There is a mention, in one paper, of her taking over from Belloni as Adalgisa, to the Norma of Montenegro, during the Carnevale/Quaresima seasons at La Scala in 1844, but another sheet credits someone different. And, again, appearing with Montenegro at the Italian opera in Vienna. And in June 1845 ‘Madamigella Depaux-Devarny’ can be seen at the Salle Cluysenser, Brussels, playing Juliet opposite Mme Giannoni in I Capuleti e i Montecchi. Only now she is calling herself ‘Signora Albani’. I wonder why. So, was it she playing I Puritani at Vercelli, with the tenor Antonelli, at Carnevale 1842-3? Is she the Eugenia Albani at the Teatro Sociale, Mantova, in the same opera? Ah! It’s clearly she (Mme Albani-Devarney) doing that Adalgisa, after all. And she was ‘applauditissima’. Belloni had decided the part wasn’t suited to her and got ‘indisposed’. ‘Signora Albani’ as Lucia at Pavia, Rossi’s Il Borgomastro di Schiedam at Alessandria, Eugenia Albani at Novara, autunno 1844 in Donizetti’s L’ajo nell’ imbarazzo, Nina pazza per l’amore .. at Como as Lucia with Sesto Benedetti and Scapini and in Il Nuovo Mosè ..

That Brussels engagement was a bit of a horror. She had a brush with the gas lighting and ended up in flames. She was evidently not hurt ... I see her the next week as Adina in L’Elisir d’amore .. but, then no more … was this the end of the career of Madame Lemoine alias Hortense de Pauw otherwise Mlle Honorine, Hortense and/or Olimpe De Varn[e]y, otherwise Madame [Eugenia] Albani? I know no more. But, in her time, if my identifications are correct, she had sung at the Paris Opéra, at Her Majesty’s Theatre and La Scala with Grisi, with Persiani and that piano player, Liszt … Not a bad record.

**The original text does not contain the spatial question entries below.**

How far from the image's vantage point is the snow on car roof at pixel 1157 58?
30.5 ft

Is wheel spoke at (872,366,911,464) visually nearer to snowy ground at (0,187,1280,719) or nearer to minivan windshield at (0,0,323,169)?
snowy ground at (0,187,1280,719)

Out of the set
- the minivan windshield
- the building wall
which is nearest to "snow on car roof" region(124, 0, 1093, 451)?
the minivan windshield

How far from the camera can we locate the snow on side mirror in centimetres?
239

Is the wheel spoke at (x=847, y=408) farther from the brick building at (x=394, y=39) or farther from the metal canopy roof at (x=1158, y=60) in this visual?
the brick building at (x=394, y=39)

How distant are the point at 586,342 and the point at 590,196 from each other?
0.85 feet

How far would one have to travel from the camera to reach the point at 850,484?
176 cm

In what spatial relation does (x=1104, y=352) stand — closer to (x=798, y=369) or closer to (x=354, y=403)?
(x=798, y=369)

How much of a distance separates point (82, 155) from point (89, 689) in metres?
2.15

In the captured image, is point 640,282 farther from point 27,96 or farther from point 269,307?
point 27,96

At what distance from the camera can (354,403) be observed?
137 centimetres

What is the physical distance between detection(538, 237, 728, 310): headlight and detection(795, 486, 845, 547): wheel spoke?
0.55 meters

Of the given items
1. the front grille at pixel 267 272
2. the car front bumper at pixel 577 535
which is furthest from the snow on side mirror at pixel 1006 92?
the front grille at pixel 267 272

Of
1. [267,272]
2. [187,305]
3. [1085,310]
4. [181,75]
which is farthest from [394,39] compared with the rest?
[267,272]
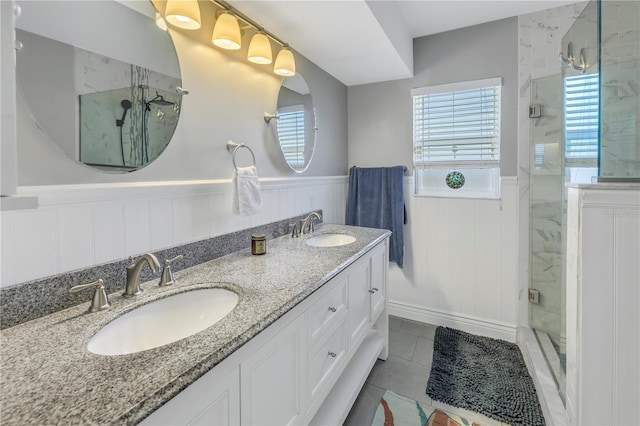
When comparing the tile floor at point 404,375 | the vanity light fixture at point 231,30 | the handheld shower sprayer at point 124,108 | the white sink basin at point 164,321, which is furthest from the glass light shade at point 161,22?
the tile floor at point 404,375

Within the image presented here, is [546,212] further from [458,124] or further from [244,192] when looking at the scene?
[244,192]

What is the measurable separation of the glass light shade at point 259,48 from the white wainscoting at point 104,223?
0.70 metres

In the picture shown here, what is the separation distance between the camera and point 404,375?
185 centimetres

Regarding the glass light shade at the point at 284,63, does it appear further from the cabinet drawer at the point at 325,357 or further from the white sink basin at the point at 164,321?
the cabinet drawer at the point at 325,357

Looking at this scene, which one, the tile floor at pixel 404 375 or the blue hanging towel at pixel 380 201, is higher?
the blue hanging towel at pixel 380 201

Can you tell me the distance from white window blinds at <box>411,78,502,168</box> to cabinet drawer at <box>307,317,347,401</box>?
167 centimetres

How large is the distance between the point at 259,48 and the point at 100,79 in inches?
32.0

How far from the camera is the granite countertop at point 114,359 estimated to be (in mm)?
488

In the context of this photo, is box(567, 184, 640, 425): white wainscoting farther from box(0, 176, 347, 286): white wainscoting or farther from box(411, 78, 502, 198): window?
box(0, 176, 347, 286): white wainscoting

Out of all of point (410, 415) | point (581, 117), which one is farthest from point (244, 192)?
point (581, 117)

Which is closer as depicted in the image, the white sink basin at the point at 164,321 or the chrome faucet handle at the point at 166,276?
the white sink basin at the point at 164,321

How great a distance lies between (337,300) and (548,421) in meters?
1.21

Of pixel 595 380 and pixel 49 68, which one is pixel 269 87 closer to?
pixel 49 68

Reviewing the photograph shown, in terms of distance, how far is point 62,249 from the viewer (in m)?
0.88
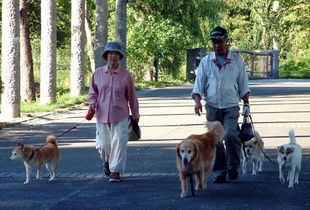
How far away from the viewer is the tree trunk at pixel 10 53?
21.1 m

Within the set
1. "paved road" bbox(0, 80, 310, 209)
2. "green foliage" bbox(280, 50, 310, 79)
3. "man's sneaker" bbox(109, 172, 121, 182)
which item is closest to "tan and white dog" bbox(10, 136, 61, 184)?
"paved road" bbox(0, 80, 310, 209)

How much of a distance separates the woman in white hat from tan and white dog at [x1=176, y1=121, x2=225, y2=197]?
4.13 feet

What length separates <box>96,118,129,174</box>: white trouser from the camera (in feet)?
34.1

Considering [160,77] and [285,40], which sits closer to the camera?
[160,77]

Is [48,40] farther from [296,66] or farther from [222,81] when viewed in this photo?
[296,66]

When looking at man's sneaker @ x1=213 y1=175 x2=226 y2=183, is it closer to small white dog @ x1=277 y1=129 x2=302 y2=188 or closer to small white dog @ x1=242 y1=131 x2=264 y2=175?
small white dog @ x1=277 y1=129 x2=302 y2=188

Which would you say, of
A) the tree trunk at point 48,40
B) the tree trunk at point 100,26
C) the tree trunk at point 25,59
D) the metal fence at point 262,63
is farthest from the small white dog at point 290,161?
the metal fence at point 262,63

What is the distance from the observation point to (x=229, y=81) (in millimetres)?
10023

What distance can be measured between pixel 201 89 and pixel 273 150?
444cm

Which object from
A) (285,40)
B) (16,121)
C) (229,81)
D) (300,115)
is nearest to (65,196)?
(229,81)

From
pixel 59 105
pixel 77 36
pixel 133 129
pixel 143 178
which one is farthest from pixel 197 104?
pixel 77 36

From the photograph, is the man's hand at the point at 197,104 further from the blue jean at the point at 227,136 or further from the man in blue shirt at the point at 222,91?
the blue jean at the point at 227,136

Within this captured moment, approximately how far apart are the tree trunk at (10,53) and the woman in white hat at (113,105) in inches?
435

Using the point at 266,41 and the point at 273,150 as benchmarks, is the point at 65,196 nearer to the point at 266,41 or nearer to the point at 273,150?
the point at 273,150
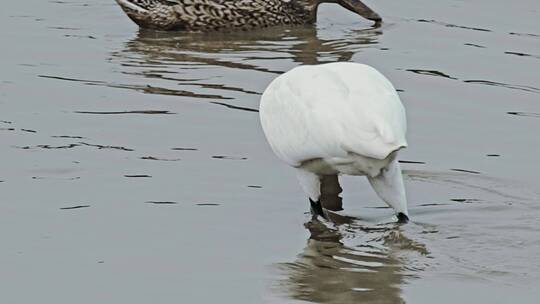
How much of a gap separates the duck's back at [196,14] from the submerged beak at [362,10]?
77 cm

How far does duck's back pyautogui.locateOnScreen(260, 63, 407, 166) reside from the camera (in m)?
7.19

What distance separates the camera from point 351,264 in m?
7.20

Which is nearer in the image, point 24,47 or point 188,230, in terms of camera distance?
point 188,230

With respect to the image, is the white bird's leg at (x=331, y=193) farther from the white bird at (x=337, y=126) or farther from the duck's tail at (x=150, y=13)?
the duck's tail at (x=150, y=13)

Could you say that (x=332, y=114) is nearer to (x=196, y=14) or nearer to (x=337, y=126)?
(x=337, y=126)

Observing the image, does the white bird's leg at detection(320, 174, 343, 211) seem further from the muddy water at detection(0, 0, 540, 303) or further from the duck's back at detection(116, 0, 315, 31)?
the duck's back at detection(116, 0, 315, 31)

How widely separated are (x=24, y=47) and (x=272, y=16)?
8.96ft

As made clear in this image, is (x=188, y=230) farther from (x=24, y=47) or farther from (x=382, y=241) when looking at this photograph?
(x=24, y=47)

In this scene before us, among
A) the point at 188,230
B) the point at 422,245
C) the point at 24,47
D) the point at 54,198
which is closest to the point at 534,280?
the point at 422,245

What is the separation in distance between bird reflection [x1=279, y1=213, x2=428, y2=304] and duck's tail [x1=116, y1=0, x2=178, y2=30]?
634 centimetres

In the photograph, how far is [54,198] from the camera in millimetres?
8203

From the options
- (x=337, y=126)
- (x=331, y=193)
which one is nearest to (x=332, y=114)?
(x=337, y=126)

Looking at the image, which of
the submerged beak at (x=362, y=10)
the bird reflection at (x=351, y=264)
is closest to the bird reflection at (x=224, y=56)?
the submerged beak at (x=362, y=10)

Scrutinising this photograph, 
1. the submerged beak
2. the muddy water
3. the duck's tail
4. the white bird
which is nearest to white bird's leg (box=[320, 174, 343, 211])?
the muddy water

Alas, De Pauw is not as uncommon a surname as I'd hoped. What to think of a concert programme dated Ghent 6 March 1845, where Mme de Pauw-De Roy sings an aria from Corrado d’Altamura and another from Inès de Castro, accompanied by … Monsieur [Liévin] de Pauw-de Roy …! This Madame is already around in 1841 .. and still in 1847 .. Monsieur is a composer … and a Mlle Louise de Roy is another co-student of the sisters. The Luigia spotted in Italy, maybe. Bit of intermarriage? And then there are the posh de Pauws ...

And then I come upon the Cambridge UP (oyoy! beware!) suggestion by Ms Kimberley White that Hortense's real name was Hortenzy de Paun (Varinsky) -- that doesn't sound very Valenciennes, more Warsaw! -- I wonder where that bit of [sham]info was pulled from -- and that she disappeared after 1842. Sigh. She didn't, of course.

Oh, dear. I’m afraid this one isn’t over yet … but at least now Alamy will know who the lady was!